Did you know that good is usually good enough? Not everything requires an A+ effort. This was news to me during my first year of motherhood. When I learned this invaluable mantra, however, it brought much peace and simplicity to my life. Good is good enough. I love it, and yet some of the peak moments of my life have involved accomplishments where more effort, accuracy, or verve were required—situations where I pushed myself to the limit and scored some kind of win, even if only against myself. As leadership author Jim Collins writes, “Good is the enemy of great.”
So, how do you know when good is good enough and when it’s the enemy of great? It’s a matter of knowing your priorities. This week, I stumbled upon a simple process that has helped me focus on what matters most.
First, let me sing the praises of “good is good enough.” Adopt it, and you can avoid obsessing about details that don’t matter. For instance, if you’ve got a jam-packed weekend with errands to run, a volunteer event to attend, and a family birthday dinner to host, something’s got to give. Now, you may fancy yourself a real gourmet—and there’s a time and place for that—but what if you simply picked up a cake at the supermarket and ordered in pizza? What if you just barely managed to vacuum before the guests arrived?
Do you think your family would have less fun? Would they think you were lazy?
Of course not. Good is good enough. If you start thinking this way, you’ll see that there are many times where this is an appropriate response.
I learned this mantra in a Personal Renewal Group for Moms that I started attending when Linnea was eight months old. With my 9-to-5 job and my new role as a mom, I felt overwhelmed and inadequate. It felt like I wasn’t doing anything well. Sure—nobody can do everything well, but to me, it was important to carve out at least one area where I felt truly successful. I needed to decide what mattered the most and then focus on that. I ended up writing my memoir, and even if it never gets published, I will always be proud of the effort that I put in.
Recently, I discovered a book that helps families prioritize their lives by asking and answering three big questions. I won’t go into details, but I found one gem that will stick with me. One of the questions is, “What is your top priority—rallying cry—right now?” What is most important to you over the next two to six months?
For a long time, my rallying cry was the book. After talking to Josh about it last night, we agreed on one for our family. Naturally, it has to do with money. But I don’t want to spend so much energy avoiding spending money that we forget to live, you know? So our rallying cry for this spring and summer is frugal family fun. We’re going to focus on having fun as a family and watching our budget closely. By the end of the summer, I hope that we can say that we did a great job at playing and at saving money. With this new focus, I may not get as much writing done, and I may just barely get the highchair cleaned up before bedtime (I’m looking at bananas smashed all over the tray as I type). For now, those things are going to be “good is good enough.”
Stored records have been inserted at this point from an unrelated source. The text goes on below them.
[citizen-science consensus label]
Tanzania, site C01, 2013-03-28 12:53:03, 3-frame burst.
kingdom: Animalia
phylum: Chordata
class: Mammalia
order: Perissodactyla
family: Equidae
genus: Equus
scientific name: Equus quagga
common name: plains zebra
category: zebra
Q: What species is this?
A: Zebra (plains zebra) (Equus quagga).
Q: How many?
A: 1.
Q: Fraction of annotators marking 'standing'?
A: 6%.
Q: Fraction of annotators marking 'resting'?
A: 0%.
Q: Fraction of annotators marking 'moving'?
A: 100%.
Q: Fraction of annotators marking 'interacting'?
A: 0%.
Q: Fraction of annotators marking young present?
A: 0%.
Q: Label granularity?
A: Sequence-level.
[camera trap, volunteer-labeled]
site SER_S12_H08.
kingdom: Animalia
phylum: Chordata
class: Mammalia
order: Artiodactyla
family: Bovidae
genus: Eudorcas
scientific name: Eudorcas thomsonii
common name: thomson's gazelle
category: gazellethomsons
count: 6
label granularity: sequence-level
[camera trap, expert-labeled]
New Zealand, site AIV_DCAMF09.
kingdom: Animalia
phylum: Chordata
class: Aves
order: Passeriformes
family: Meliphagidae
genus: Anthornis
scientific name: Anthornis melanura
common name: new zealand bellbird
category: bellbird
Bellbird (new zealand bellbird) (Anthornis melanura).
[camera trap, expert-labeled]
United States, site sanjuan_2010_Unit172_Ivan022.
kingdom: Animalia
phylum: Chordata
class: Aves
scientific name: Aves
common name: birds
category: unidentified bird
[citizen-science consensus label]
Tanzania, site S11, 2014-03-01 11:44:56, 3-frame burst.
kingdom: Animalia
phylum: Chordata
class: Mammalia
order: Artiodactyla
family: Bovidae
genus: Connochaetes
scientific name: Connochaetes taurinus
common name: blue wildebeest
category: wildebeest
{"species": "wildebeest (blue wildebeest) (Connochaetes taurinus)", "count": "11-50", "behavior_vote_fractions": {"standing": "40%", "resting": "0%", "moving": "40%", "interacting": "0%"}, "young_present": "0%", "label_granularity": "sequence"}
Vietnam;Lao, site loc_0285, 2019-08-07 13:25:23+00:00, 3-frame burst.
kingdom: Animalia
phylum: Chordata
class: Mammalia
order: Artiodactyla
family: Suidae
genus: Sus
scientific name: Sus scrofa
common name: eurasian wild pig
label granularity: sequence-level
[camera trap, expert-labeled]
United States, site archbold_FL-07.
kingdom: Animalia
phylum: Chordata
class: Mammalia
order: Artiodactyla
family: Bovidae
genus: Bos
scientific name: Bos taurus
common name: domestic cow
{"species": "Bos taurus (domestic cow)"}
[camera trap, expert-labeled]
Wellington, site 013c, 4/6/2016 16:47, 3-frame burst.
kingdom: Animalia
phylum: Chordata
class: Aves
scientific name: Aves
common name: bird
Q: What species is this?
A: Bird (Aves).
I learned a few other things this week. For one, impulse control is tricky. I decided that I need a new pair of shoes, and while I found a pair that I loved right away online, I made myself get more creative. Friday night, Linnea and I hit a consignment shop, then Goodwill, and finally, Marshall’s. Sadly, I did not find the perfect shoes. However, Linnea had a ball trying on fluorescent pink pumps and other hideous footwear at the Goodwill. We had fun. And I actually found several cute pairs of shoes that I didn’t buy because they weren’t exactly what I needed. I came home and cyber-stalked the perfect shoes some more, crafting a plausible justification in my mind. But I waited. The next day, I dragged the kids to DSW, where I found the perfect pair for half the cost. If all the shopping had been stressful and frantic, maybe the money saved wouldn’t have been worth it, but it was fun.
For several days, I’d been craving a hot fudge sundae. Tonight, I desperately wanted to drive to the Dairy Queen and get one (I honestly saw the proximity of our house to the DQ as a selling point). No big deal, right? It’s fine to indulge in a three or four-buck treat once in a while. But if you do it often—plus grab a treat for the rest of your family—it adds up. It’s the latte syndrome that wrecks so many people’s budgets. Somehow, I convinced myself that a reasonable substitution would be some homemade chocolate chip cookies, so I whipped up a batch. Did I save any money tonight? Not really. But I changed my mindset, and I know it will make a difference over time. Plus, what’s not to love about warm chocolate chip cookies?
I Want to Know
- Do you have a personal or family rallying cry right now?
- How do you avoid the latte effect (or don’t you)?
- What’s your biggest weakness when it comes to impulse control?
Disclosure: I work for the publisher of the book I mentioned! I discovered the book randomly and shared it here simply because I found it useful.